The SARS virus, which also originated from China in the year 2003 has striking similarities to the new Coronavirus (COVID-19), with both being transmitted through respiratory droplets.
Despite the mortality rate of coronavirus being lower than other recent outbreaks, the virus is likely to affect the global economy in a major way mainly due to a longer incubation period and high infectious rate. Coronavirus has spread to all habitable continents of the globe affecting many economies than the SARS virus but according to the World Health Organisation, COVID-19 could affect the global economy more than the SARS virus.
When the SARS outbreak hit the globe, China was the sixth-largest economy accounting for only 4.2 percent of the world’s Gross Domestic Product (GDP) as compared to now, when the country is the second-largest economy and accounting for 16.3 percent of the world’s GDP. This is according to Cytonn report.
Kenya reported its first case of coronavirus on March 13, and despite the outbreak, the country had already begun experiencing the adverse economic effects of the pandemic.
The first major hit Kenya felt was the net selling position by investors in the stock markets. Most foreigners who had invested in the Kenyan stock market began selling their stocks as the virus began spreading to different parts of the globe.
Many foreign investors, who often purchase blue-chip stocks, have been selling their equity holdings to purchase gold and fixed income securities due to the much uncertainty in the market.
Disrupted Supply Chains
The spread of the virus has also disrupted the global supply chain and Kenya has not been spared either. Imports from China account for approximately 21.0% of Kenya’s total imports and with the current lockdown, activities within the manufacturing sector are likely to be disrupted.
According to Cytonn’s report, the low supply of imports from China as well as South Korea especially in terms of electronics could see prices rise to exorbitant levels. Local supermarkets have already indicated that the prices of electronics, clothes, and furniture many of which are imported from China are likely to rise.
The outbreak of the virus has already exerted pressure on the shilling due to the lockdown in the global supply chains. The shortage of imports from China is likely to force local importers to look for alternative import markets, which may be more expensive and as such higher demand for the dollar from merchandise importers.
The high demand for the dollar from foreigners exiting the market is also likely to cause the depreciation of the shilling.
Diaspora remittances to Kenya is expected to fall to its lowest as the consequences of lockdown in Europe due to coronavirus. Diaspora remittances stood at Kshh280 billion last year.
Recently the remittances have become the largest contributor to forex reserves, which the Central Bank of Kenya (CBK) uses to stabilise the currency.
Uncertainty in global markets
With the rising uncertainty on global markets, CBK indicated that it was seeking to purchase Ksh40.5 billion from banks in the next four months to bolster its dollar reserves which stood at Ksh8.4 billion as at March 13.
According to an investment firm Cytonn Investments, with Europe feeling the effects of coronavirus pandemic, the decline in economic activities globally will result in a massive reduction in disposable incomes
“This coupled with increased prices of household items abroad might see a reduction in money expatriated into Kenya,” said Cytonn report.

■ List of tasks
a) List every item that local supermarkets say is likely to rise in price, according to the article on coronavirus and Kenya's economy.
b) Please reproduce the passage from the article on coronavirus and Kenya's economy starting at "The SARS virus, which" and ending at "through respiratory droplets.".
c) According to the article on coronavirus and Kenya's economy, what percentage of the world's GDP did China account for when the SARS outbreak hit?

■ Listed entries

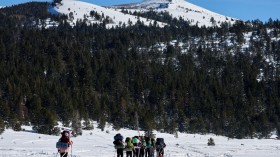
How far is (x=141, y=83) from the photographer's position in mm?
109312

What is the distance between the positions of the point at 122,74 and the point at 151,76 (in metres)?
9.81

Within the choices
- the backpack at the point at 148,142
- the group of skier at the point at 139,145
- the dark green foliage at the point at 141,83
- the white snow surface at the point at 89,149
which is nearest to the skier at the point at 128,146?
the group of skier at the point at 139,145

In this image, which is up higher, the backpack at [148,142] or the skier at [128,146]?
the skier at [128,146]

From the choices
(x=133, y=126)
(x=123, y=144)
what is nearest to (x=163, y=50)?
(x=133, y=126)

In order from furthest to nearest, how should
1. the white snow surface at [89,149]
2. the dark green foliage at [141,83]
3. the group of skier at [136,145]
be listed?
the dark green foliage at [141,83]
the white snow surface at [89,149]
the group of skier at [136,145]

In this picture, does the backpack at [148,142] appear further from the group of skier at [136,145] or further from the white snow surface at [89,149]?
the white snow surface at [89,149]

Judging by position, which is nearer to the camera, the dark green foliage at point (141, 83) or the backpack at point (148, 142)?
the backpack at point (148, 142)

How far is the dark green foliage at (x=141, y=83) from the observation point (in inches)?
3073

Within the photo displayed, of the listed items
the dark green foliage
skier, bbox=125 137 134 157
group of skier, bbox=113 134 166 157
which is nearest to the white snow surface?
group of skier, bbox=113 134 166 157

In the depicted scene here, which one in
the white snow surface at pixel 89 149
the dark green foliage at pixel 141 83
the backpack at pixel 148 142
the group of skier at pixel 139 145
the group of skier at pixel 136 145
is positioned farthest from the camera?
the dark green foliage at pixel 141 83

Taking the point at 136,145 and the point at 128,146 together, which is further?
the point at 136,145

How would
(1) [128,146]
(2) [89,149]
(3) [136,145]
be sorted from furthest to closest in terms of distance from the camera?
(2) [89,149] → (3) [136,145] → (1) [128,146]

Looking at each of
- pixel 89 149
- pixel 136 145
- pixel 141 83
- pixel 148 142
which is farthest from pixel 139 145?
pixel 141 83

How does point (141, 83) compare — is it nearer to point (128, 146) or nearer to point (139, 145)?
point (139, 145)
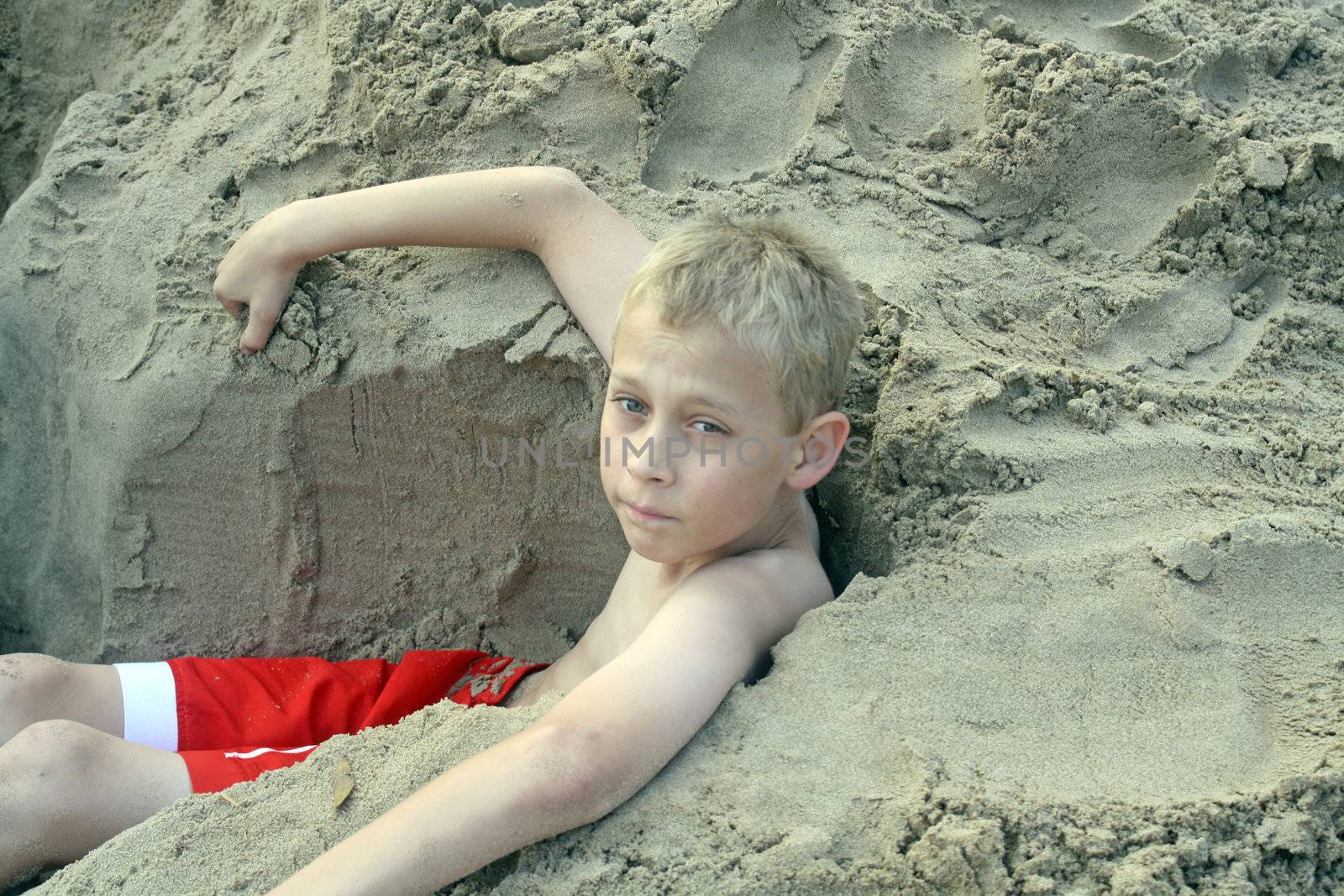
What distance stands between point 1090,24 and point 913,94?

■ Answers to this exercise
a) Electronics, clothes, furniture

b)
The SARS virus, which also originated from China in the year 2003 has striking similarities to the new Coronavirus (COVID-19), with both being transmitted through respiratory droplets.

c) 4.2 percent